Peter McClure: Haunted by Citrus Greening

Tacy Callies Citrus, Florida

Peter McClure Peter McClure of Evans Properties, Inc. was profiled in the September issue of Citrus Industry magazine. In this added online feature, he further discusses his first experiences with citrus greening and recalls two defining moments.

“A few years after we got psyllids in Florida, I remembered some book learning about greening in school and started reading up on it. I realized how bad it was and how ill-prepared we were as an industry so I tried to get some research funding for it when we didn’t have it in Florida. I failed … and that haunts me to this day. We started late, a very costly mistake.

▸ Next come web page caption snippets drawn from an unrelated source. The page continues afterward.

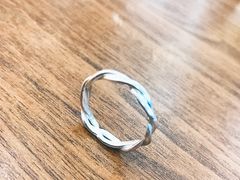 -情侣·团建·手作工坊(虹桥汇金百货店)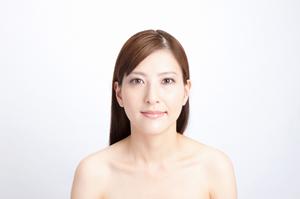 比較的安く船橋で脱毛をしたいなら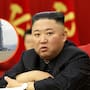 Corea del Norte modificó su constitución para ordenar un ataque nuclear automático e inmediato contra potencias extranjeras si Kim Jong Un es asesinado, tras el impacto global por la eliminación de la cúpula de Irán en operativos de Estados Unidos e Israel este 2026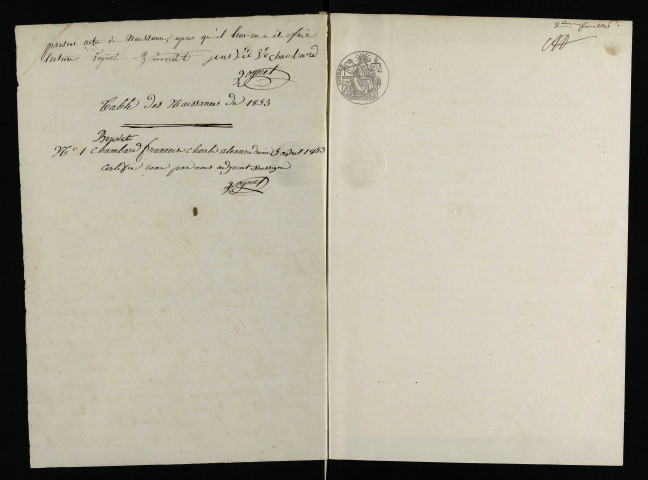 NMD 1853-1872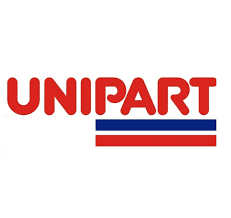 Unipart-logo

“The other thing that haunts me was when we learned of the first tree that was found in our Bluefield grove. DPI had discovered the tree running Caribfly traps and tested it and got a positive, but we didn’t find out about it until seven months later. That seven months haunts me; it may have been the difference between success and failure for Evans Properties. We have lost the HLB war and that seven months was tragic. It may have cost St. Lucie County 100,000 acres of groves. I am haunted by those two events and what I could have done differently.

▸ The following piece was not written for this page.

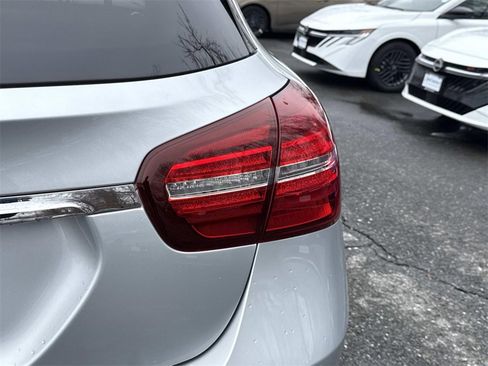 Used 2019 Mercedes-Benz GLA 250 image 25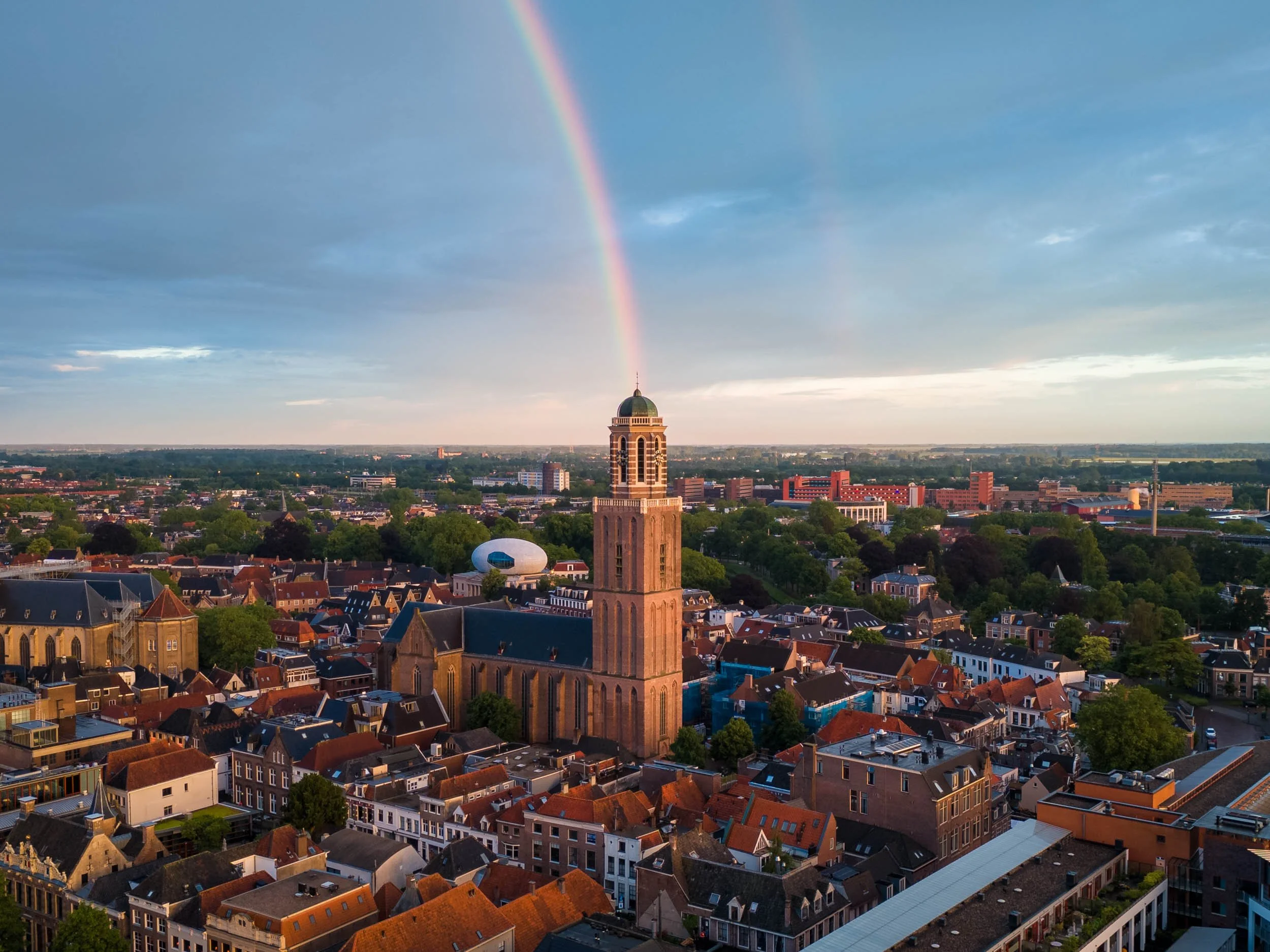 Zwollemei2024regenboog-81-HDR.jpg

“I am queasy by the lack of research on CVC right now; I have the same gnawing in my brain about not being prepared for the inevitable that I had about HLB after we got psyllids. We are repeating the same folly, but the effort to get funding and professionals to start and maintain a serious HLB research program is large and ongoing. People still aren’t convinced, and we have to fight that same battle over and over and over and over again. Priority one is for the industry to fund the Citrus Research and Development Foundation with $20 million a year out of grower-collected dollars for the foreseeable future. That is the only way we have a shot at defeating HLB.”